> [What is asked]: Write out the part of the predictive maintenance text between "Industrial systems are" and "varying operational conditions.", inclusive, word for word.

> [Source text]:
★ ★ ★ ★ ★
Predictive Maintenance of Industrial Equipment
TEAM LSTM, HDSC ’25 SPECIAL COHORT
TEAM MEMBERS: Ali Aliyu, Godson Osiozele Gabriel, Oluwatimileyin Oyelumade and Sakinah Abolude
ABSTRACT
This research focuses on forecasting equipment health and failure timelines through a comprehensive predictive maintenance framework. Leveraging time-series sensor data from industrial systems, it applies advanced feature engineering techniques including rolling statistics and frequency domain analysis to capture degradation patterns. With robust machine learning models like Random Forest and Gradient Boosting, and deep learning architectures such as LSTM and BiLSTM, the study explores the relationships between multivariate sensor inputs and remaining useful life (RUL). Model evaluation employs cross-validation and metrics like RMSE and R² to assess prediction fidelity. The approach reveals key indicators influencing asset deterioration, offering insights for maintenance teams and engineers. By enhancing predictive accuracy, the framework supports data-driven decision-making, reduces downtime, and contributes to more sustainable operations in industrial environments.
INTRODUCTION
Predictive maintenance has emerged as a critical strategy in industrial operations, minimizing unscheduled downtime and optimizing asset performance. Traditional reactive approaches often fail to capture early signs of equipment failure, leading to costly repairs and production losses. This study delves into the complex dynamics of equipment health, aiming to anticipate failures before they occur using machine learning and deep learning techniques.
Industrial systems are monitored through a network of sensors capturing operational parameters across time. However, extracting actionable insights from such high-dimensional, noisy data poses significant challenges. This work addresses those challenges by engineering features that reflect long-term degradation behavior, such as rolling aggregates and FFT-derived frequency components. It then applies a suite of predictive models to estimate the RUL of equipment units under varying operational conditions.
The goal is to build a scalable framework for predictive maintenance that enables engineers to prioritize repairs, schedule maintenance proactively, and extend asset life. By uncovering the underlying patterns in sensor data and validating models on realistic test sets, the study contributes to the broader goal of intelligent asset management in industrial ecosystems.
LITERATURE REVIEW
Predictive maintenance has gained significant traction across manufacturing, aerospace, and energy sectors as a proactive strategy for equipment health management. Numerous studies emphasize the value of forecasting Remaining Useful Life (RUL) by analyzing sensor-based time-series data.
★ ★ ★ ★ ★
> [Source data]:
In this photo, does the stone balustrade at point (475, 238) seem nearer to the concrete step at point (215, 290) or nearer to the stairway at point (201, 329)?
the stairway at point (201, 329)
★ ★ ★ ★ ★
> [Solution to this problem]:
Industrial systems are monitored through a network of sensors capturing operational parameters across time. However, extracting actionable insights from such high-dimensional, noisy data poses significant challenges. This work addresses those challenges by engineering features that reflect long-term degradation behavior, such as rolling aggregates and FFT-derived frequency components. It then applies a suite of predictive models to estimate the RUL of equipment units under varying operational conditions.